Thursday, June 28, 2012

Big-Box Vacancies Prove Hard To Fill

The closing of big-box stores in recent years belonging to the likes of Borders Group Inc., Circuit City Inc. and others has left suburban shopping centers around the country with lots of space to fill.

National vacancy stats for big-box centers have come down a bit to 6.6 percent from a recent high of 7.9 percent in 2009, according to CoStar. But CoStar expects that figure to inch back up by the end of this year, likely hitting 6.8 percent, because of more retailers closing their doors in the weeks and months ahead.

Memphis has seen plenty of examples, especially when looking at empty retail spaces from a broader perspective than the typical metric of a big box that has a minimum of at least 50,000 square feet or so.
The 20,000-square-foot Tower Records space in Downtown’s Peabody Place center, for example, was vacated when the music retail giant was liquidated six years ago and still has not been filled.

A 16,000-square-foot space formerly occupied by World Market, directly across Germantown Parkway from Wolfchase Galleria, still has not been filled since the store’s closing three years ago.

Tower Records, which had been one of the anchors of Peabody Place, filed for Chapter 11 bankruptcy protection in 2004, then again in 2006. World Market entered the Memphis area six years ago with three stores, but in 2009 the owner of the chain announced it was closing 26 stores and exiting eight markets, including Memphis.

In a statement about the closings, World Market’s president and CEO Barry Field said the company was moving to “rationalize its operations and media markets in this challenging economic environment.”

“The challenge in filling big-box spaces would be the lack of 40,000- to 60,000-square-foot users, and this is not just a Memphis problem,” said Andrew Phillips, vice president of investment and retail services in Memphis for Colliers International. “We are seeing some discounter retailers who will take down larger spaces, but they are not willing to pay the kind of rents that many landlords want to see.

“If a landlord decides to subdivide the space, it can be expensive, but we have seen some activity when a landlord is willing, or financially able, to do so. A good example of this is at the Market at Riverdale Bend, where we had a 45,000-square-foot former Best Buy space, which the landlord divided for Planet Fitness and Goodwill.”

Phillips said the spaces formerly occupied by Blockbuster, the movie chain that exited the Memphis market a few years ago, have been actively scouted. For the old Blockbuster space in the Germantown Collection, he said there’s been a great deal of interest and that Colliers has just signed a lease for a majority of the space with Gould’s Salon.

Most of those locations have high visibility and demanded higher rents. That requires particular care to choose the right tenant to backfill those spaces.
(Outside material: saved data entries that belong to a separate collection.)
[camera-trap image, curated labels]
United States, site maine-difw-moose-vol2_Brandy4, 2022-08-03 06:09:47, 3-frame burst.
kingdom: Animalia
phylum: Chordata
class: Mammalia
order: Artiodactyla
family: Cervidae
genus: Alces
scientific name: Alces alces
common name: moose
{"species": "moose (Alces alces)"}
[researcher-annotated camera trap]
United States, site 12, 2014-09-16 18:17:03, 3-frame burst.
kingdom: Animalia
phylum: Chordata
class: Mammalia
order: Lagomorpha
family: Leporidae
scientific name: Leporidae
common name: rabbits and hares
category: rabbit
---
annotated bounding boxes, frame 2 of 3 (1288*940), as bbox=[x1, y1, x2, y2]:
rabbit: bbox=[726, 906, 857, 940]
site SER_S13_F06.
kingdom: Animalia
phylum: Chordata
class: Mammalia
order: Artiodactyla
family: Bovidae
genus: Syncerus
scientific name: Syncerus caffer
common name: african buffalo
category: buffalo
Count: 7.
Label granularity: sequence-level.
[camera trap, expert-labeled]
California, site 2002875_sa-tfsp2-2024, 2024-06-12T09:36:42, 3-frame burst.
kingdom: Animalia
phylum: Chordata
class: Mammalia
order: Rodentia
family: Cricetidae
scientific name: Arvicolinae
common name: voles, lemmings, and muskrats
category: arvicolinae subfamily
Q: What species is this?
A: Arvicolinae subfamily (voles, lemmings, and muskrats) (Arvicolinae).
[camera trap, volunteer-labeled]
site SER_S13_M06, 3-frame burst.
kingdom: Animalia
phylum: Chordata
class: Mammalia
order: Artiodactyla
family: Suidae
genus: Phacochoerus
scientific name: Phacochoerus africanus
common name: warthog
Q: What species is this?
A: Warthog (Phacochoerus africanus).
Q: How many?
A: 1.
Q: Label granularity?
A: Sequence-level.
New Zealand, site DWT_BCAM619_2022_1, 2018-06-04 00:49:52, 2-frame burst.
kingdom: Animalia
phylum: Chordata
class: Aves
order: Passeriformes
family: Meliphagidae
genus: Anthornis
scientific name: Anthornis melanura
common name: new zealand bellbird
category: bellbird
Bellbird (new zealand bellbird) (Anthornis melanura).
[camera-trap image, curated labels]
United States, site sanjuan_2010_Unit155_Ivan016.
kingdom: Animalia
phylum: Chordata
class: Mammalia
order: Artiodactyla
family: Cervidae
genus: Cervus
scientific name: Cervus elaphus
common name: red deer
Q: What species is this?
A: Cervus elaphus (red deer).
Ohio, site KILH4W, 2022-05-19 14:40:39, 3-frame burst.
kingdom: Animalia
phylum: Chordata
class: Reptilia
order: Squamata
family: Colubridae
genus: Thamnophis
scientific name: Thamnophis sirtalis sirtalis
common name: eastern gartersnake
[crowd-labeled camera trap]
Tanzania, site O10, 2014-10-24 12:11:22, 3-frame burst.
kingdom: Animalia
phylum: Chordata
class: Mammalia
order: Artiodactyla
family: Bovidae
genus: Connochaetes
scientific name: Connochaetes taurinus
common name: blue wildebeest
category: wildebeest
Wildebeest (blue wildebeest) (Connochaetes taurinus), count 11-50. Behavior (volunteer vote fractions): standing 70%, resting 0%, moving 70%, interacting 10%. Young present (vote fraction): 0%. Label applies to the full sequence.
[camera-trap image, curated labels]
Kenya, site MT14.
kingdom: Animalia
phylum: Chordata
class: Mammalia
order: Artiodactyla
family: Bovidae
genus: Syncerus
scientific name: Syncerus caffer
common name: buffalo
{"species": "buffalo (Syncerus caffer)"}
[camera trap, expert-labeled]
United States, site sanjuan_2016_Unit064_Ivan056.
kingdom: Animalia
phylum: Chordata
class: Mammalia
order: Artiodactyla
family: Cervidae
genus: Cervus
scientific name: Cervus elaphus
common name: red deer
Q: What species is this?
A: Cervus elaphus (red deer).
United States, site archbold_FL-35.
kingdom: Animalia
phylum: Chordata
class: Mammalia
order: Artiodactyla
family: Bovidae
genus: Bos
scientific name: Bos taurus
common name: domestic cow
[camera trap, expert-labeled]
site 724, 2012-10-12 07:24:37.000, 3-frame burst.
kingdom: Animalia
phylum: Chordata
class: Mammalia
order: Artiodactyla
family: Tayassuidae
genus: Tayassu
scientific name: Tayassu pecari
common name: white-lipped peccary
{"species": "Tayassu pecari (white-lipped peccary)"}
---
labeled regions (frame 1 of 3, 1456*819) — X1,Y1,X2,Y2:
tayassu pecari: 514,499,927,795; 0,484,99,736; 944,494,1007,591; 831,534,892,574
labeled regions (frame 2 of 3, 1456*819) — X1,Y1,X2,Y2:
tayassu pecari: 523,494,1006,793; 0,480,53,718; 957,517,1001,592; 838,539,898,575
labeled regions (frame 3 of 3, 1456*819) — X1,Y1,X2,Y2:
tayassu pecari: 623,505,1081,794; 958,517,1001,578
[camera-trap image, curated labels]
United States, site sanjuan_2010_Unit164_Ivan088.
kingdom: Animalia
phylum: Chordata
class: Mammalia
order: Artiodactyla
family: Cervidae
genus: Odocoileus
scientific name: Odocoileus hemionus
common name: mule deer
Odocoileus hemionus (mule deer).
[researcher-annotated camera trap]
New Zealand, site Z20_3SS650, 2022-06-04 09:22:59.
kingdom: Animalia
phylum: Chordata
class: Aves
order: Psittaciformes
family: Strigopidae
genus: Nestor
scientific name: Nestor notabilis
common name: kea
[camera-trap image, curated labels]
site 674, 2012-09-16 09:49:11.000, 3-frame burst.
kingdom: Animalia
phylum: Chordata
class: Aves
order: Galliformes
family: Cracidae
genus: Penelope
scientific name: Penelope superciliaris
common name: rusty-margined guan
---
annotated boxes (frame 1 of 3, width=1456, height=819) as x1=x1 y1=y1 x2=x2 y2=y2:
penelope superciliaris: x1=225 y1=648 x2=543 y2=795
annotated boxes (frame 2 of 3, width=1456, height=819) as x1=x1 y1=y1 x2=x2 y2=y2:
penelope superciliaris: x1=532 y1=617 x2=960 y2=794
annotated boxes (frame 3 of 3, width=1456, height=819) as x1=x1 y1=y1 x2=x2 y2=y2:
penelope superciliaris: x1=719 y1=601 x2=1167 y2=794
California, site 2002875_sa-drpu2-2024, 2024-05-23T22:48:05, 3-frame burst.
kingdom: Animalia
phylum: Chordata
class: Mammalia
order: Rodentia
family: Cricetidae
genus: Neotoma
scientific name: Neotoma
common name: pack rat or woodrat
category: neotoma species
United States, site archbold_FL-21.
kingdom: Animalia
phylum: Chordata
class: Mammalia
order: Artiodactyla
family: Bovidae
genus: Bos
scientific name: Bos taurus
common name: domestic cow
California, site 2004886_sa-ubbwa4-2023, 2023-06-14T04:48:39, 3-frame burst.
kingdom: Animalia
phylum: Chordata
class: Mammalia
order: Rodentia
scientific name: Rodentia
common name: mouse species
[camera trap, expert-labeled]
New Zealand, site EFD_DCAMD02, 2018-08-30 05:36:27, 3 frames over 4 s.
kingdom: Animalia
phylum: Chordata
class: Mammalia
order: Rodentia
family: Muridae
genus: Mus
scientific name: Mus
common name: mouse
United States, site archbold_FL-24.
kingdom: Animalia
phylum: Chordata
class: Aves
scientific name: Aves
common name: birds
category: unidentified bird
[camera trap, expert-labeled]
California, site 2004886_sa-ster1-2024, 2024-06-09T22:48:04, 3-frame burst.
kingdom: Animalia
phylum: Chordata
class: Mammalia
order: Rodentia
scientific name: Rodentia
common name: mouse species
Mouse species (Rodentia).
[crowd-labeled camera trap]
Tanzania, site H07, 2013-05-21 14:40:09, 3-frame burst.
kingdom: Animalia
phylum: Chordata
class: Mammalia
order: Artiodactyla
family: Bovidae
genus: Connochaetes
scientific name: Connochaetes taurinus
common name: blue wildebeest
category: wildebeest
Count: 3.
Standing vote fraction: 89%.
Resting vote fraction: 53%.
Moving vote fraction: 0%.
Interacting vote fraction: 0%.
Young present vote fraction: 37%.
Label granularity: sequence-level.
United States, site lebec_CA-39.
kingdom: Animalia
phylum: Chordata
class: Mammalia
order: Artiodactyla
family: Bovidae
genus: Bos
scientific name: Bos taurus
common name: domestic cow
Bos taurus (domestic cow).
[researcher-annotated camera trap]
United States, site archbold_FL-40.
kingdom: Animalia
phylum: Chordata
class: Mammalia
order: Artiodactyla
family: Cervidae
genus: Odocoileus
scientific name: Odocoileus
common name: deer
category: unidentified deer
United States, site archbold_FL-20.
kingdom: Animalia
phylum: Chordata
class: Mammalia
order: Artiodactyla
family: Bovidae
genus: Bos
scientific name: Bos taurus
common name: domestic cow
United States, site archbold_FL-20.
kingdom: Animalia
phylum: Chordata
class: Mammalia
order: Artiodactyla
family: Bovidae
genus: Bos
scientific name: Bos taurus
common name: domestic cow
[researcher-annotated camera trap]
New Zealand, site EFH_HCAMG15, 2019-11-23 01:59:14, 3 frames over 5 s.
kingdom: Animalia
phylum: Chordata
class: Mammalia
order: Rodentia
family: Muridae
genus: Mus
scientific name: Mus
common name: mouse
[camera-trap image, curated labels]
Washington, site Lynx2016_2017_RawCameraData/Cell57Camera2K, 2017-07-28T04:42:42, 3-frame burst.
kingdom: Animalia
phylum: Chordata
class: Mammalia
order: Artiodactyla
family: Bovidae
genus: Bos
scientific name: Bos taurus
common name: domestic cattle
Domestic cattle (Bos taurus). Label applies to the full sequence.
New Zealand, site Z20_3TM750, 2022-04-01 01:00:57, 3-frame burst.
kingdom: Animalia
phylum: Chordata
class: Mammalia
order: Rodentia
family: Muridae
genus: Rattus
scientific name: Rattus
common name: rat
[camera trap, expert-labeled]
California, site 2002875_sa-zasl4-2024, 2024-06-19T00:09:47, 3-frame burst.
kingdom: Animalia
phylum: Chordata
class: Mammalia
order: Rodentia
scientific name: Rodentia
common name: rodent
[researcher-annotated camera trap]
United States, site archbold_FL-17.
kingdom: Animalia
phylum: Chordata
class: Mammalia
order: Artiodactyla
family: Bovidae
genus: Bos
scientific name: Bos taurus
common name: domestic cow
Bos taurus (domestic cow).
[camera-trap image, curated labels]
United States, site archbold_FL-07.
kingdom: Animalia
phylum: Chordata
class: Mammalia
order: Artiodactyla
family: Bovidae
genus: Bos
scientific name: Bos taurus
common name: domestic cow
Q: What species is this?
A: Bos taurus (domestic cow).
“Memphis (also) was flooded with big boxes with Kroger’s purchase of Schnucks and subsequent closure of certain locations,” Phillips said. “We have already seen a few of the best located former grocery stores backfilled, and many of these grocers are doing quite well. Many of us were hoping to see another grocery chain immediately jump into the Memphis market after the Schnucks departure, but it will take some time.”

Tuesday, June 12, 2012

Longmont's Twin Peaks Mall to Get Major Makeover

LONGMONT -- Baby steps won't be enough to revive 27-year-old Twin Peaks Mall. It's going to take blowing the roof off the joint.
That's what the mall's new owners, NewMark Merrill Mountain States, told an audience of more than 150 people Wednesday that attended the second public meeting the company has hosted since it bought the mall in February.

Managing director and principal Allen Ginsborg told the crowd that after receiving input from more than 2,000 community members and, even more important from the standpoint of making Twin Peaks a strong revenue generator again, more than 100 retailers, the mall as it is must cease to exist.

The mall was in foreclosure when NMMS bought it in February for $8.5 million, a fraction of the $33.6 million the previous owner had paid in 2007.
"For the most part the retailers that want to move into this market are not traditional, enclosed, regional mall tenants," Ginsborg said. "It's an open-air format. That's the direction they're driving this to.
"We see this project as a different type of experience. More of an outdoor, community oriented center."
Ginsborg unveiled an artist's rendering that showed a large fountain with kids playing, some outdoor seating, decorative features and storefronts that surrounded the plaza. The "Twin Peaks" sign stood atop an open-air archway.